As more and more people face layoffs due to the COVID-19 crisis, the B.C. government has announced a new renters' rebate and a freeze on evictions across the province.
Speaking from the legislature on Wednesday, Premier John Horgan said the government is offering struggling renters up to $500 a month for four months to ensure they don't lose their homes.
But Horgan stressed that the money, which will be distributed by B.C. Housing and paid directly to landlords, is only intended for those who need it to get them through the crisis.
"If you can pay your rent, you should pay your rent," the premier said. "This fund is there to help people who are in genuine distress. The fewer people who access the program, the more ability we have to expand it going forward."
B.C. Housing Minister Selina Robinson said the relief is designed for those who make a low or moderate income and have seen a "significant reduction" in pay due to COVID-19.
The government also announced it is suspending all current and future evictions until the pandemic, which has already prompted hundreds of thousands of layoffs and job losses across the country, has passed.
That includes all evictions already approved by the Residential Tenancy Branch, but not those ordered by the courts, which the province cannot control. There will also be exceptions for extraordinary circumstances, such as cases where there are safety concerns with a tenant.
Planned rent increases have been put on hold as well.
Horgan said he is cognizant of the challenges faced by landlords as well, but that the renters' rebate will ensure property owners can at least "continue to see some revenue coming in."
"Homes should be a place of comfort and security," Horgan said. "We don't want people to think that they may lose that home as a result of this pandemic."
The new measures, which were approved by cabinet on Wednesday, also give landlords the power to control guest and visitor access to common areas.
Minister Robinson said that could take the shape of closing down a multi-purpose space, or limiting the number of people who can use a shared laundry room at one time.
"This is to protect the health and safety of everyone in these buildings and beyond," she said. "We have to minimize the number of people touching shared surfaces."
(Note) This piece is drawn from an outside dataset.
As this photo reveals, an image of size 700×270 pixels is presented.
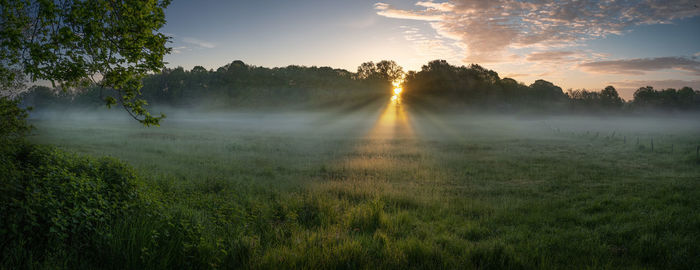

The Ministry of Housing said landlords cannot restrict access to a tenant's unit, however. Anyone with questions about a particular circumstances can call the Residential Tenancy Branch to learn their rights, officials said.
The renters' relief and eviction freeze are in addition to a previously announced one-time payment of $1,000 that B.C. pledged to people struggling through the COVID-19 crisis.
Earlier on Wednesday, the federal government also promised additional support for those struggling to make ends meet. People who have lost their job, are off sick or are taking care of their children due to COVID-19 will be able to claim the Canada Emergency Response Benefit, which provides $2,000 a month for four months.
Prime Minister Justin Trudeau said Canadians should receive the assistance about 10 days after applying.
A previous version of this story indicated, as Minister Robinson stated at the news conference, that the new powers for landlords would allow them to "restrict visitors coming to the building." The Ministry of Housing has confirmed that is not the case, though all visitors are expected to observe the province's physical distancing requirements in common areas.